Traditional Culture Encyclopedia - Photography major - The Working History of Petersburg's Portrait of a Stranger

The Working History of Petersburg's Portrait of a Stranger

St Petersburg, which has just entered the 20th century, is centered on a middle-class girl. She lost her mother when she was a child, indulged in pornographic movies in private, got mixed up with a group of photographers who sold pornographic photos, loved and suffered, and finally left the West. ...

The Story of the Deformed Man, 1999 Best Film at the Carney Film Festival in Russia. The background is the year when the film started shooting. Engineers in Rylov often watch the train full of water at the window before it leaves. One day, he invited a young photographer who fell in love with his daughter Lisa to dinner at home. He optimistically looks forward to the development of movies and thinks that "everyone will watch movies, and we are at the old and new level." "The implication is that movies will bring mankind to an era of universal viewing, and people will see more worlds that they could not have seen originally because of movies. Yes, Rylov's statement is almost in line with the historical evolution, just like Benjamin's point of view, but the evolution of the incident is by no means so simple. The question is: what is the content of the film and how to make it.

The story of director Balabanov is divided into three groups: engineer Rylov, daughter Lisa and maid; The doctor who adopted conjoined babies and his beautiful blind wife and maid; The underground group shooting SM photos and films includes: the leading group, John who is as cold as the devil and has a strong Oedipus complex (also the brother of the engineer's maid), the gangster Vito Ivanovich who sells photos for the group, the photographer, and the old mother who flogged John. Balabanov weaves the life world of these three groups into a ukiyo-e painting of the times with delicate plots and extraordinary image persuasiveness.

The portrait of Moscow makes people almost understate violence.
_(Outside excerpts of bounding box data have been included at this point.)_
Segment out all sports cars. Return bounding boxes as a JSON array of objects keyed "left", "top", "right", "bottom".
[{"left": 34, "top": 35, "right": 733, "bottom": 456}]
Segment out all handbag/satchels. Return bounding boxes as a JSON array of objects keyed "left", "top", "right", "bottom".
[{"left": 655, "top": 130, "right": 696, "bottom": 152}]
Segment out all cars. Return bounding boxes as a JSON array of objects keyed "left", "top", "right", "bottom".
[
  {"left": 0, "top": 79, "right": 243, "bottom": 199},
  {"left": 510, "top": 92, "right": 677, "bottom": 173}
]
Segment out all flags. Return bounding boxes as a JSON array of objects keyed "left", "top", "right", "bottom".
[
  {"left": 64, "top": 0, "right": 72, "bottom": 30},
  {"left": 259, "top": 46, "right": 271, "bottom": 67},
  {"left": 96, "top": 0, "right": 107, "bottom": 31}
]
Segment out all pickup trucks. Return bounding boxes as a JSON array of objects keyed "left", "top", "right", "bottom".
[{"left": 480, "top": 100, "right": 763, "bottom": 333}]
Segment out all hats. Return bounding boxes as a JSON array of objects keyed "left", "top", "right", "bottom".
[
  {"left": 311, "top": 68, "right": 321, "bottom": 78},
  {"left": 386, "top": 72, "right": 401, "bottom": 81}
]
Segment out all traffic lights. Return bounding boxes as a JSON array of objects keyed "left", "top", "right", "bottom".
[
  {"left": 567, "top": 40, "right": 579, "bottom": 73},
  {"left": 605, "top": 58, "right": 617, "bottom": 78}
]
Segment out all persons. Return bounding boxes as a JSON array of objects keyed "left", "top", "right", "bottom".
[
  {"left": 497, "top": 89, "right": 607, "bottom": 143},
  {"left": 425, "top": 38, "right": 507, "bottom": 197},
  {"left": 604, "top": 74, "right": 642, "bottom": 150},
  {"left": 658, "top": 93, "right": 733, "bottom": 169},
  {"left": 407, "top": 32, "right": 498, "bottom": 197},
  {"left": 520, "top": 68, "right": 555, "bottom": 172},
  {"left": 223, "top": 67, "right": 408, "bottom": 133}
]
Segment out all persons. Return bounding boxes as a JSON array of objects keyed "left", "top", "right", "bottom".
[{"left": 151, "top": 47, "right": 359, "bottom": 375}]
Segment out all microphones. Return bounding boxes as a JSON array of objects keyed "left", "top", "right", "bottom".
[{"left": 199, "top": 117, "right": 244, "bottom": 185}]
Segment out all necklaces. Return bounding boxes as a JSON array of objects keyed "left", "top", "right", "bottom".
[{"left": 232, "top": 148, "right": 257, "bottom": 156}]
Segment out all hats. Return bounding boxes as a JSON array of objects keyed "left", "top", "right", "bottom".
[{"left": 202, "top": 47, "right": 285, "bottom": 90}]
The question is not what the audience saw, but what they didn't see. John killed the landlord who rented the house in the basement, and when he killed the doctor in the engineer's room, he drew a gun at close range and killed the other person. For Balabanov, it seems that the essence of violence is so straightforward and cold, without any carelessness. But the horror conveyed by the calm and picturesque image and the precise role structure is chilling, because the violence he wants to talk about comes from the deep human nature and social structure. Relatively speaking, the action is only slight and minor, and only close-ups are brought out to cover up the inner violence without action. At this point, we can say that at the end of the century after the film development, Balabanov intended to use concrete art to resist the degradation of the image. The filming of this film, at least in terms of expression, will always be unique and unrepeatable.